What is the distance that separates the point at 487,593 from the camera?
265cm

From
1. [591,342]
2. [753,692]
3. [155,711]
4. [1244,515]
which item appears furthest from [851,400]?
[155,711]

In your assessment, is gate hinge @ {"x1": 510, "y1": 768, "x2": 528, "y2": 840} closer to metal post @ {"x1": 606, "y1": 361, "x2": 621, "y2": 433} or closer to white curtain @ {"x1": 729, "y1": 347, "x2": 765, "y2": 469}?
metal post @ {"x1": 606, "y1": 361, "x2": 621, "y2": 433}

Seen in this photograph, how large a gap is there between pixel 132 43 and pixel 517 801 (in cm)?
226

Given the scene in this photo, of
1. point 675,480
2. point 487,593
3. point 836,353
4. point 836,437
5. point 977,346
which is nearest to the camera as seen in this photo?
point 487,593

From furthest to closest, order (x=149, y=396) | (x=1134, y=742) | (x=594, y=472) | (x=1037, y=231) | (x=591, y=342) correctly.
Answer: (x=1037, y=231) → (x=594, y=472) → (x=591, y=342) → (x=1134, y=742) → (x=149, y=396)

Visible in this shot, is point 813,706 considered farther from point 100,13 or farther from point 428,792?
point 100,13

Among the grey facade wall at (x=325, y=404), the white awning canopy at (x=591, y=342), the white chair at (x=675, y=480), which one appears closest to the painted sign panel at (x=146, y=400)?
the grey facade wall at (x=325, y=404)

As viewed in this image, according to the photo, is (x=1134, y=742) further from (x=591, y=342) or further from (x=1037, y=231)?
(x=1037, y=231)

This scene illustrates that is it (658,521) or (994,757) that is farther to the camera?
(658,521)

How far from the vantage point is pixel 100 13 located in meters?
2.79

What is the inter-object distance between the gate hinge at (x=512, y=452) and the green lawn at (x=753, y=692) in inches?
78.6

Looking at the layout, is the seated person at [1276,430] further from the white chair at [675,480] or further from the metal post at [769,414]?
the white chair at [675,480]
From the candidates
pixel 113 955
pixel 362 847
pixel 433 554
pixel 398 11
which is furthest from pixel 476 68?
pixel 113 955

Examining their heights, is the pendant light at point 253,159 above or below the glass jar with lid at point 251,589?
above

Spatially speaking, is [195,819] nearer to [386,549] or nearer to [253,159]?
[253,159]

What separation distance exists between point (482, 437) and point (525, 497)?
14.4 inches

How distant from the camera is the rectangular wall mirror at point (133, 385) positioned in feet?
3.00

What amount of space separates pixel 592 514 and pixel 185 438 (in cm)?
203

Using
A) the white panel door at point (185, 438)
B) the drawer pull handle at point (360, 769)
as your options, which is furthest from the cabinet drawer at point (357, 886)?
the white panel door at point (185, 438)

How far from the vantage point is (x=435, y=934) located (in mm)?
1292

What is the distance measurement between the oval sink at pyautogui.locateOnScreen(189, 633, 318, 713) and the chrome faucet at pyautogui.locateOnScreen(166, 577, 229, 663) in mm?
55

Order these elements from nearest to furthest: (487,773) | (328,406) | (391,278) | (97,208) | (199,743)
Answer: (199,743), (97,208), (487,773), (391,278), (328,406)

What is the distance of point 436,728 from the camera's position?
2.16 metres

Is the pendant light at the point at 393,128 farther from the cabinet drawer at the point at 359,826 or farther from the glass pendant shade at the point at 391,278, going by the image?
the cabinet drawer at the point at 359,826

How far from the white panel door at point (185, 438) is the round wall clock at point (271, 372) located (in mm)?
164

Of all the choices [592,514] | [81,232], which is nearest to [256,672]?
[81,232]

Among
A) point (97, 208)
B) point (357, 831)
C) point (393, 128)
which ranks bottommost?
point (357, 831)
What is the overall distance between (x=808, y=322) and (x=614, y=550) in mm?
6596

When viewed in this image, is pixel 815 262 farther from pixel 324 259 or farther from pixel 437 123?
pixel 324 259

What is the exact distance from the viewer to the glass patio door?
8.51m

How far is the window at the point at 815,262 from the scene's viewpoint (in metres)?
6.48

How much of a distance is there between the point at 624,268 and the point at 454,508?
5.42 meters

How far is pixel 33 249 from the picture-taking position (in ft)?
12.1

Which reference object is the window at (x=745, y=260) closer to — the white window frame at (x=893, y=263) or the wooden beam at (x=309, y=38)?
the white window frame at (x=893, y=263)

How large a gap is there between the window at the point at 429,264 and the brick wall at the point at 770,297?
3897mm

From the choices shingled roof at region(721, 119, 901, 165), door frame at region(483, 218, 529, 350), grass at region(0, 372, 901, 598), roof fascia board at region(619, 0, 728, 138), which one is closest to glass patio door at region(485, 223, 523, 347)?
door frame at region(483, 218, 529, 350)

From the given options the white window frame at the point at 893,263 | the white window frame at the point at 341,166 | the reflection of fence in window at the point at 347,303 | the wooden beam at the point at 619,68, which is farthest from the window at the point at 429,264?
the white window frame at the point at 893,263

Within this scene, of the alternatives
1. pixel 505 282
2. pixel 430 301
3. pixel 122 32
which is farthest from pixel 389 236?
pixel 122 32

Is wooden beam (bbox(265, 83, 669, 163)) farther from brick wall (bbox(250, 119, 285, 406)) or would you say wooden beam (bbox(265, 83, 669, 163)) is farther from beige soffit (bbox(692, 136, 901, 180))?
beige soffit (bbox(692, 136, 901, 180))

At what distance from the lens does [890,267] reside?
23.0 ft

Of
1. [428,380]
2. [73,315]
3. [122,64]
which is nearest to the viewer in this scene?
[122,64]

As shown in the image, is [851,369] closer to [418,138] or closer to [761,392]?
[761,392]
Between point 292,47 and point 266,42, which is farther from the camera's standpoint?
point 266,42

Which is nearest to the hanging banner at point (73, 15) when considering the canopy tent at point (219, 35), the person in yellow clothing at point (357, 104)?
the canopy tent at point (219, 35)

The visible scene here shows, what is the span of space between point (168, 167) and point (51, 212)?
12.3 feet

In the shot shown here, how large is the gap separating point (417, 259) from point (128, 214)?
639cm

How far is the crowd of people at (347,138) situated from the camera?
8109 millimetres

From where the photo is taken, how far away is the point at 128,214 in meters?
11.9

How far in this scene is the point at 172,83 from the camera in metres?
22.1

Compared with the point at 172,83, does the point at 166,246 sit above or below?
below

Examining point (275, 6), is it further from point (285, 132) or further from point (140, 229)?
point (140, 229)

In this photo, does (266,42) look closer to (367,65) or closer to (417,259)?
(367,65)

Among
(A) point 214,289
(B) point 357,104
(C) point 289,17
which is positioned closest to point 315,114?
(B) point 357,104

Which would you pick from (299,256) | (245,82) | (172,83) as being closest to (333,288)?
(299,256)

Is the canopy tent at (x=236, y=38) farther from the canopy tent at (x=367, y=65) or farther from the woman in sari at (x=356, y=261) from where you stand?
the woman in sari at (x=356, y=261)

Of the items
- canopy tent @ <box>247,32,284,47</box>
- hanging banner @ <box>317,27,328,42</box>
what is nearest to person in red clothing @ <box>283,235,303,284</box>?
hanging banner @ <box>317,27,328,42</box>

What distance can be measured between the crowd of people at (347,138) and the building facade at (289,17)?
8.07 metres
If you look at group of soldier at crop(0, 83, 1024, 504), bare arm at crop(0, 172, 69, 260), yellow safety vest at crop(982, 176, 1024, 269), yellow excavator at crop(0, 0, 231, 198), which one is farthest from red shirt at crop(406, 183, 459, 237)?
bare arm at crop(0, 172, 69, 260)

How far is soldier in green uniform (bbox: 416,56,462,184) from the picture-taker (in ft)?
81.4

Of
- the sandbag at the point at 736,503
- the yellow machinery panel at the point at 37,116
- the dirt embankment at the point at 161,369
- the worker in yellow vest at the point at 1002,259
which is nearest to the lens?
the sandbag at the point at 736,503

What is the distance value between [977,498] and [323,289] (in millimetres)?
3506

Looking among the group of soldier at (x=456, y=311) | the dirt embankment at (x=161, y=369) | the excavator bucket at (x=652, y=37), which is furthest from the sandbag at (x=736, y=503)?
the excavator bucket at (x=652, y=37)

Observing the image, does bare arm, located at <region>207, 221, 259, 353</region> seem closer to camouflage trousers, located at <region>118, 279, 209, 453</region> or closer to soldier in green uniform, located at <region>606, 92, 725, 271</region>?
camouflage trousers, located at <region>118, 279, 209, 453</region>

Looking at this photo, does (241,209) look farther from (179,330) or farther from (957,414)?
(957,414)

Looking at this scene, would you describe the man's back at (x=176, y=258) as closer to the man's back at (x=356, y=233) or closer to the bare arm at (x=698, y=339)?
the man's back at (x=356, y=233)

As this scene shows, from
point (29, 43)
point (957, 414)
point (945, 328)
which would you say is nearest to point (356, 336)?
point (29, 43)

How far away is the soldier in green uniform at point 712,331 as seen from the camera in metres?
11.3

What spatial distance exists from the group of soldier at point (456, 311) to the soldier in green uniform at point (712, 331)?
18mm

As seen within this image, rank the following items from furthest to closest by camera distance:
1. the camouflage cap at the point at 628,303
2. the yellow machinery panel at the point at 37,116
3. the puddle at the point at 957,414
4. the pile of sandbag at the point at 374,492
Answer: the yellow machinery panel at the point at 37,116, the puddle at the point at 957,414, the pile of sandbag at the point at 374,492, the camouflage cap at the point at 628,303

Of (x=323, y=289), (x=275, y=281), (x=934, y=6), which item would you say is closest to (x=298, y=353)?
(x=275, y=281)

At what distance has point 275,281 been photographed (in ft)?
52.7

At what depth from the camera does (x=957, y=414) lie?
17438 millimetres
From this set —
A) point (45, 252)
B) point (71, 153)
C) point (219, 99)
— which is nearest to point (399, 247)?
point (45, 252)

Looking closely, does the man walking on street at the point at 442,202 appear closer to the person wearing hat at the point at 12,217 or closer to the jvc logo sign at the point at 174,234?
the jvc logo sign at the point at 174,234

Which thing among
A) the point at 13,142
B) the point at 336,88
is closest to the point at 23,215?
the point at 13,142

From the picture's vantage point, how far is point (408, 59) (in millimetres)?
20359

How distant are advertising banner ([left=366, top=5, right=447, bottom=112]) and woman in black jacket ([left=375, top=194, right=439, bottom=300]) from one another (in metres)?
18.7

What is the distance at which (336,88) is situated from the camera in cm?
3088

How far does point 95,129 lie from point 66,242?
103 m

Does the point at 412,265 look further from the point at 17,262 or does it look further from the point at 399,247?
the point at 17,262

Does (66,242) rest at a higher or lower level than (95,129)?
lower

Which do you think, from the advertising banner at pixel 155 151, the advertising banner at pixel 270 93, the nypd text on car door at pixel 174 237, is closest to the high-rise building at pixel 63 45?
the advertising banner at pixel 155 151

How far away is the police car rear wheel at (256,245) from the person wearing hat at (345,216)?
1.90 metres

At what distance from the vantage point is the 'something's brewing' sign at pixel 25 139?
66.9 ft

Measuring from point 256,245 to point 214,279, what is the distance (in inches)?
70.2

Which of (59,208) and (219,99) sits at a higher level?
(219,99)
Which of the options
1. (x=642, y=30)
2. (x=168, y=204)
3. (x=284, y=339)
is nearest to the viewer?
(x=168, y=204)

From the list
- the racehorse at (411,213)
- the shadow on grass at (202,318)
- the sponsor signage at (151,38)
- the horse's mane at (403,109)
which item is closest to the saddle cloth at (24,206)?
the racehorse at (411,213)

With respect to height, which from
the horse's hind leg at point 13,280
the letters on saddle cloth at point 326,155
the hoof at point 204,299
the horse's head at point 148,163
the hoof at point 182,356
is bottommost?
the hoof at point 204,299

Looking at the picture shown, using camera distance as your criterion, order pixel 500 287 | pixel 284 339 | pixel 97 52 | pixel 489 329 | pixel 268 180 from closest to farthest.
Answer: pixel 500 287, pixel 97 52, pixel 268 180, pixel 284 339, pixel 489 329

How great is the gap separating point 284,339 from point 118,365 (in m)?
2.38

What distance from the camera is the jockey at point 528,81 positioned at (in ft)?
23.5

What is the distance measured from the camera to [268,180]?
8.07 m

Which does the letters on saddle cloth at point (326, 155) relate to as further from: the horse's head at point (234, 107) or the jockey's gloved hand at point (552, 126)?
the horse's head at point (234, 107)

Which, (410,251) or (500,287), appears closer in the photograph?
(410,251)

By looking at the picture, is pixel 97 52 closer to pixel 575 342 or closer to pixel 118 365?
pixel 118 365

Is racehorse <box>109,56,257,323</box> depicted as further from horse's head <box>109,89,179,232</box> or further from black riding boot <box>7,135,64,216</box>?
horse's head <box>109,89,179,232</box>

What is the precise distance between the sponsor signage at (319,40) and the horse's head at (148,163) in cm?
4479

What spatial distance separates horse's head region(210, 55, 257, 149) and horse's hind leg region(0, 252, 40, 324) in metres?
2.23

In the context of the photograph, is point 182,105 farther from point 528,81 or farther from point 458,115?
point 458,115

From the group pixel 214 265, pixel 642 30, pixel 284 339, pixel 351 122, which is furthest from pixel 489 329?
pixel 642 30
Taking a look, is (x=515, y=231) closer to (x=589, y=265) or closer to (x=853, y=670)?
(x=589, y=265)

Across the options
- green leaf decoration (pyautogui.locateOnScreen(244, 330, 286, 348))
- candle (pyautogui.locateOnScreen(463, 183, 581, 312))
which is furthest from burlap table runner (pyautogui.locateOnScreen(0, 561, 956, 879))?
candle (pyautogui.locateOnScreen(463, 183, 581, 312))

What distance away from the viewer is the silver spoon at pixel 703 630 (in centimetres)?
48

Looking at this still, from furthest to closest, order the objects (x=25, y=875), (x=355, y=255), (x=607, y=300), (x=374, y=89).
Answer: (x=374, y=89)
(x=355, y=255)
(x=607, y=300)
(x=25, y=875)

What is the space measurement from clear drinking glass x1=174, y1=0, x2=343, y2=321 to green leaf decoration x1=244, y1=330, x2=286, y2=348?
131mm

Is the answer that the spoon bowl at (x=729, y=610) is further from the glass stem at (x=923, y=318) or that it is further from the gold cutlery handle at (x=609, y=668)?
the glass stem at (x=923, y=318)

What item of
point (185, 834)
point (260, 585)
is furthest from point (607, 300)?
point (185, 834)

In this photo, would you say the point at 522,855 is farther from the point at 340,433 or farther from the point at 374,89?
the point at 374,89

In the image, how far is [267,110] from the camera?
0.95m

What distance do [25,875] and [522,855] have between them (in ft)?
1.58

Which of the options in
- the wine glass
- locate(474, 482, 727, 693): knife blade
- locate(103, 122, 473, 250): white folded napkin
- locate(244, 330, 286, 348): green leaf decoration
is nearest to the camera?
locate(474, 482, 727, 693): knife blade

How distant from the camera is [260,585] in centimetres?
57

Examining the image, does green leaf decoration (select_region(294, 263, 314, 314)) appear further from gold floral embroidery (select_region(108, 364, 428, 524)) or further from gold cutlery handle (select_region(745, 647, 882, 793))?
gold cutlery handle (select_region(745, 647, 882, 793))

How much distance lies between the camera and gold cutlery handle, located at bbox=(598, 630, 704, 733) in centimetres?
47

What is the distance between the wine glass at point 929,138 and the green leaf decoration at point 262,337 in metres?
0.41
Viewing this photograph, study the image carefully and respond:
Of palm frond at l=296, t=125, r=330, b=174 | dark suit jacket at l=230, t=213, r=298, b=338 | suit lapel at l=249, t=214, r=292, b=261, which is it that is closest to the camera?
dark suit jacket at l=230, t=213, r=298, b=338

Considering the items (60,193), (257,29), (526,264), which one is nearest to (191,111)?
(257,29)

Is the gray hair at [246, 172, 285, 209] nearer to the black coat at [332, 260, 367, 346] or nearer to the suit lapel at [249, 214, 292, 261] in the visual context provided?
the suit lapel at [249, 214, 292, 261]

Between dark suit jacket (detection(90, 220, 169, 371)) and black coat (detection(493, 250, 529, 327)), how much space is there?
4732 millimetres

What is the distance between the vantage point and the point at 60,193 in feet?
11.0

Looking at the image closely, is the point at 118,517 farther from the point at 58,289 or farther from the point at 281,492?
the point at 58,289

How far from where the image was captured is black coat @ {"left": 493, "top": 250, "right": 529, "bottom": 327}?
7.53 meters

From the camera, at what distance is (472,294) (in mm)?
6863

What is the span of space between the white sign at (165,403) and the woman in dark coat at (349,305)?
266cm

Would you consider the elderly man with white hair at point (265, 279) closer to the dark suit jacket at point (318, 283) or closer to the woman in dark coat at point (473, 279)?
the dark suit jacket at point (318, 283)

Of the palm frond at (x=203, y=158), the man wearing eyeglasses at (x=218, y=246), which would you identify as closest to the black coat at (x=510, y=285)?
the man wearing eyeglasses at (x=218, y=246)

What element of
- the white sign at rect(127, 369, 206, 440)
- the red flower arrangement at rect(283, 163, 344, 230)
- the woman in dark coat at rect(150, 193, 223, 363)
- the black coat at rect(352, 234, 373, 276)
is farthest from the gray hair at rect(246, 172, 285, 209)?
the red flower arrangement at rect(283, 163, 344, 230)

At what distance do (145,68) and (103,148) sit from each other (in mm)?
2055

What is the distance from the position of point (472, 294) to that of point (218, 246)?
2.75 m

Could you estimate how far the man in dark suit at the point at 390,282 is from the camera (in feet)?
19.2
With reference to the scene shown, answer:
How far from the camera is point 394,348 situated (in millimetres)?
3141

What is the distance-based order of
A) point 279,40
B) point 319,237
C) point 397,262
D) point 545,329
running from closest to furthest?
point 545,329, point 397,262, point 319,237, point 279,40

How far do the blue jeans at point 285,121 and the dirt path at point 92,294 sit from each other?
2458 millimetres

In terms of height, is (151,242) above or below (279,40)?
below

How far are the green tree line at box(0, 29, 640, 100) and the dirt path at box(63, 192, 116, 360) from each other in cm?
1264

● **Requirements**: Lay out the listing between the lines holding "Examining their heights, is" and "14.4 inches", inclusive, as a two-column CSV headed text and answer, with one row pairing each text with its answer. Put each field in quotation marks and replace every line break inside a field with a space.

● **Written reply**:
text,answer
"Examining their heights, is the pendant light at point 253,159 above or below the glass jar with lid at point 251,589?","above"
"Spatially speaking, is [195,819] nearer to [386,549] or nearer to [253,159]?","[253,159]"
"What separation distance exists between point (482, 437) and point (525, 497)?","14.4 inches"